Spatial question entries

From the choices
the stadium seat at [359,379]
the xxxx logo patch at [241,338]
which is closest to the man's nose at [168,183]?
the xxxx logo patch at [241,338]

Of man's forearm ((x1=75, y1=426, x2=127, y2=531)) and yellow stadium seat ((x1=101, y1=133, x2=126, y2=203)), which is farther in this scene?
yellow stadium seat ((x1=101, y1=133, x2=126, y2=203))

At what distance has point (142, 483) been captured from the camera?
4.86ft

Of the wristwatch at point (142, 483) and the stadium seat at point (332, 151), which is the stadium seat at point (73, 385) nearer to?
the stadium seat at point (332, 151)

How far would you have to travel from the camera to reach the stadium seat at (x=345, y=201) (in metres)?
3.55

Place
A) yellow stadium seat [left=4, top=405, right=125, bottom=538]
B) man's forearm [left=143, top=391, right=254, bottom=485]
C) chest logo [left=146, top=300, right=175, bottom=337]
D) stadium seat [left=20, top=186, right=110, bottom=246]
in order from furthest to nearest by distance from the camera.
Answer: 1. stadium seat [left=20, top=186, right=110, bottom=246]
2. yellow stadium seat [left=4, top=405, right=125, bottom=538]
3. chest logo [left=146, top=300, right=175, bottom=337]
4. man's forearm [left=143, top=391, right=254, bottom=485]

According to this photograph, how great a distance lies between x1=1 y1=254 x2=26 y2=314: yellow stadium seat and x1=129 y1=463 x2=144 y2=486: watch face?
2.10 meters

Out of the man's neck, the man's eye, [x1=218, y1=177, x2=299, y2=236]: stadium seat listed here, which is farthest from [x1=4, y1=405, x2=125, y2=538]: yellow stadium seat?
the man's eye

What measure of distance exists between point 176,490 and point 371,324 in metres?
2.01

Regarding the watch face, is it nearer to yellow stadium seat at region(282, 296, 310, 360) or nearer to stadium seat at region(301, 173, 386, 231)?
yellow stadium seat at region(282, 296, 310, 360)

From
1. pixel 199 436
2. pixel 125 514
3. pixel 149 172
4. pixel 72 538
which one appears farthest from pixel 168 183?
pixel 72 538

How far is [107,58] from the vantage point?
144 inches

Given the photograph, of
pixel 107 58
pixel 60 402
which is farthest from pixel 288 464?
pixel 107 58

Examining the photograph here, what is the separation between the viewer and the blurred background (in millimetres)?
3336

EXERCISE> Reproduce the listing above verbatim, from first line to last.

FULL RESPONSE>
From the choices
the stadium seat at [359,379]
the xxxx logo patch at [241,338]
which is closest to the man's nose at [168,183]?
the xxxx logo patch at [241,338]

Of man's forearm ((x1=75, y1=426, x2=127, y2=531)) and yellow stadium seat ((x1=101, y1=133, x2=126, y2=203)), which is farther in this scene?
yellow stadium seat ((x1=101, y1=133, x2=126, y2=203))

At what distance has point (142, 483) been captured from the camera?
4.86ft

Of the wristwatch at point (142, 483) and the stadium seat at point (332, 151), which is the stadium seat at point (73, 385) nearer to?
the stadium seat at point (332, 151)

How far would you have to travel from the camera to reach the stadium seat at (x=345, y=201) (in metres)?
3.55

Place
A) yellow stadium seat [left=4, top=405, right=125, bottom=538]
B) man's forearm [left=143, top=391, right=254, bottom=485]
C) chest logo [left=146, top=300, right=175, bottom=337]
D) stadium seat [left=20, top=186, right=110, bottom=246]
in order from furthest to nearest by distance from the camera.
Answer: 1. stadium seat [left=20, top=186, right=110, bottom=246]
2. yellow stadium seat [left=4, top=405, right=125, bottom=538]
3. chest logo [left=146, top=300, right=175, bottom=337]
4. man's forearm [left=143, top=391, right=254, bottom=485]

According to this photograph, how great a distance lies between x1=1 y1=254 x2=26 y2=314: yellow stadium seat and x1=129 y1=463 x2=144 y2=486: watch face?
2.10 meters

Out of the man's neck, the man's eye, [x1=218, y1=177, x2=299, y2=236]: stadium seat listed here, which is farthest from [x1=4, y1=405, x2=125, y2=538]: yellow stadium seat?
the man's eye

What measure of distance exists between point 176,490 and point 371,324 in metres?
2.01

Regarding the watch face, is it nearer to yellow stadium seat at region(282, 296, 310, 360) or nearer to stadium seat at region(301, 173, 386, 231)?
yellow stadium seat at region(282, 296, 310, 360)

From
1. pixel 199 436
2. pixel 125 514
3. pixel 149 172
4. pixel 72 538
which one appears farthest from pixel 168 183?
pixel 72 538

How far is [107,58] from the vantage point?
144 inches

Given the photograph, of
pixel 107 58
pixel 60 402
which is farthest from pixel 288 464?
pixel 107 58

Examining the photograph here, what is the separation between the viewer and the blurred background (in millimetres)?
3336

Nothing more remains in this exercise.